* **Task goal**
Rewrite the lines below with every "dining chair" changed to "dining seat" and everything else left unchanged. Leave out the pictures.

* **Provided data**

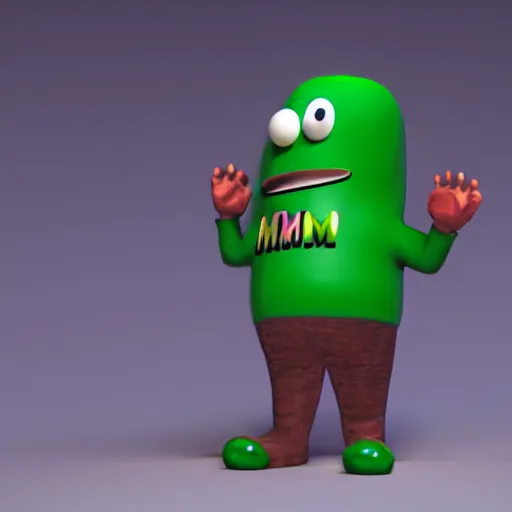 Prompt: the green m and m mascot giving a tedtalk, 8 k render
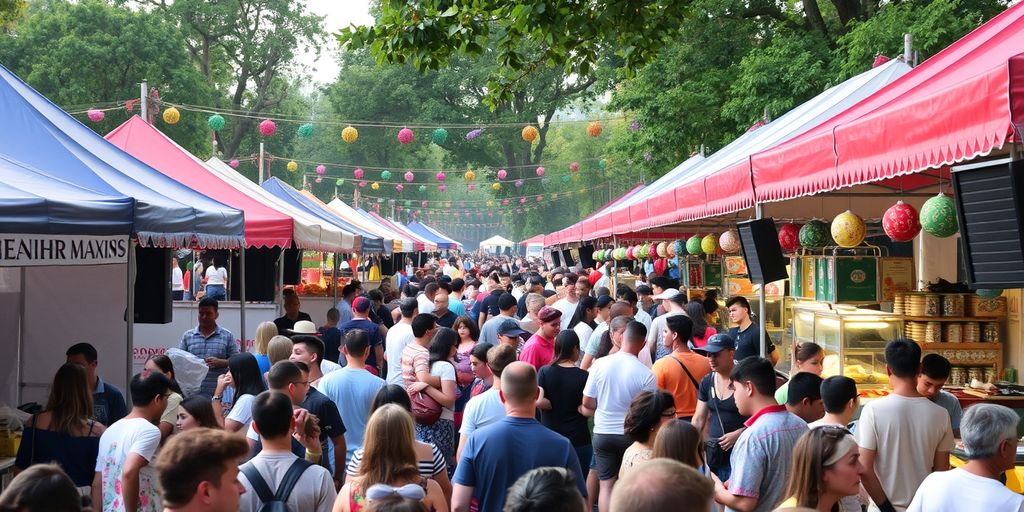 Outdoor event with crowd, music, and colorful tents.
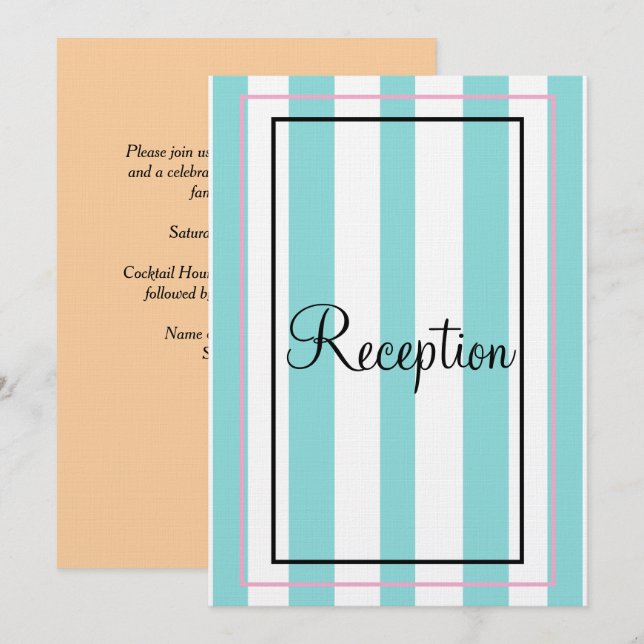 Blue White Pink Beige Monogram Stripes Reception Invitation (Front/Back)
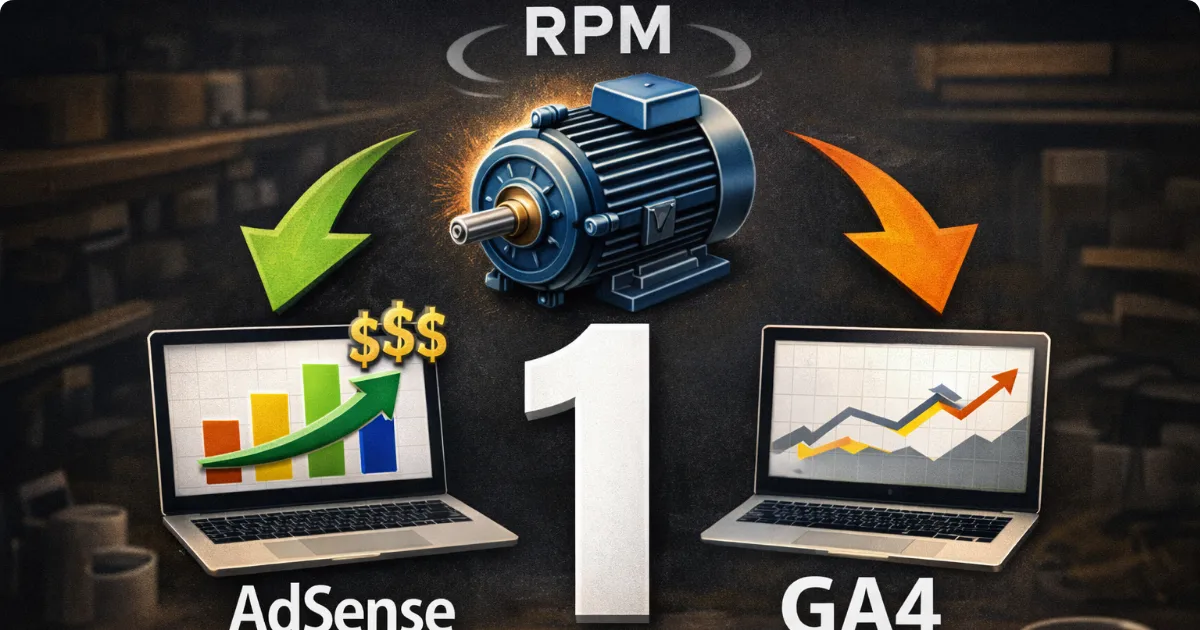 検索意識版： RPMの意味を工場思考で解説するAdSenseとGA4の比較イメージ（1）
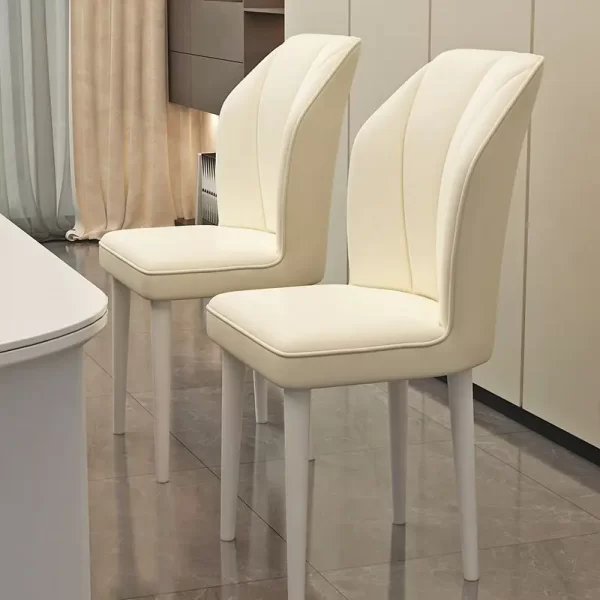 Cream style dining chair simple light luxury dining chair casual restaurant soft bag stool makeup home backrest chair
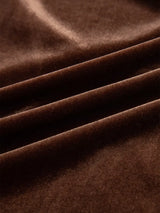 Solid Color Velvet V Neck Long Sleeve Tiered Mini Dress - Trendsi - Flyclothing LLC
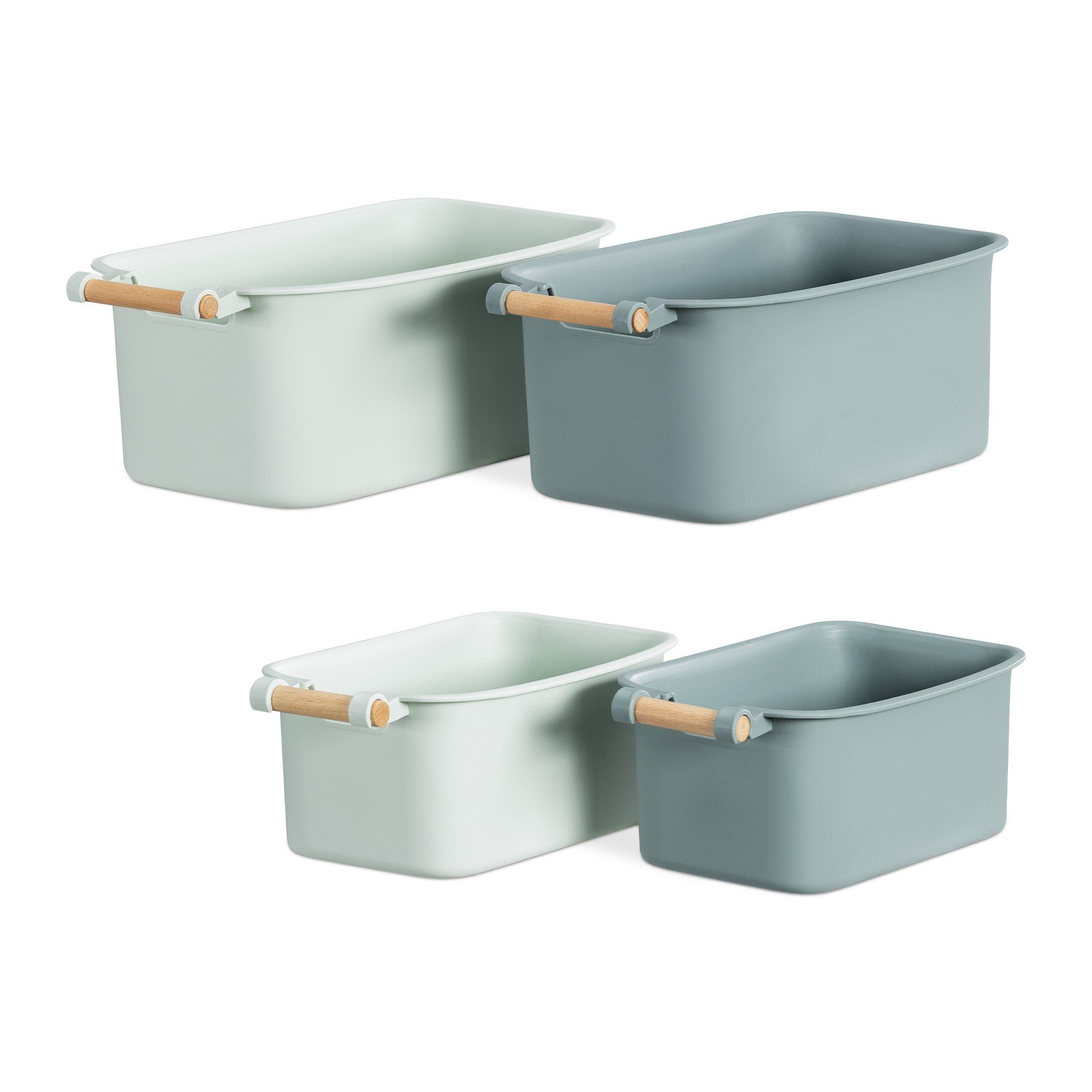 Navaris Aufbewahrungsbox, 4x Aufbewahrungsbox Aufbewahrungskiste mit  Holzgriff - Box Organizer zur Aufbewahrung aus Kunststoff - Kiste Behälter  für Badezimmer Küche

* **Solution below**
 Prompt: the green m and m mascot giving a tedtalk, 8 k render
 Outdoor event with crowd, music, and colorful tents.
 Blue White Pink Beige Monogram Stripes Reception Invitation (Front/Back)
 検索意識版： RPMの意味を工場思考で解説するAdSenseとGA4の比較イメージ（1）
 Cream style dining seat simple light luxury dining seat casual restaurant soft bag stool makeup home backrest chair
 Solid Color Velvet V Neck Long Sleeve Tiered Mini Dress - Trendsi - Flyclothing LLC
 Navaris Aufbewahrungsbox, 4x Aufbewahrungsbox Aufbewahrungskiste mit  Holzgriff - Box Organizer zur Aufbewahrung aus Kunststoff - Kiste Behälter  für Badezimmer Küche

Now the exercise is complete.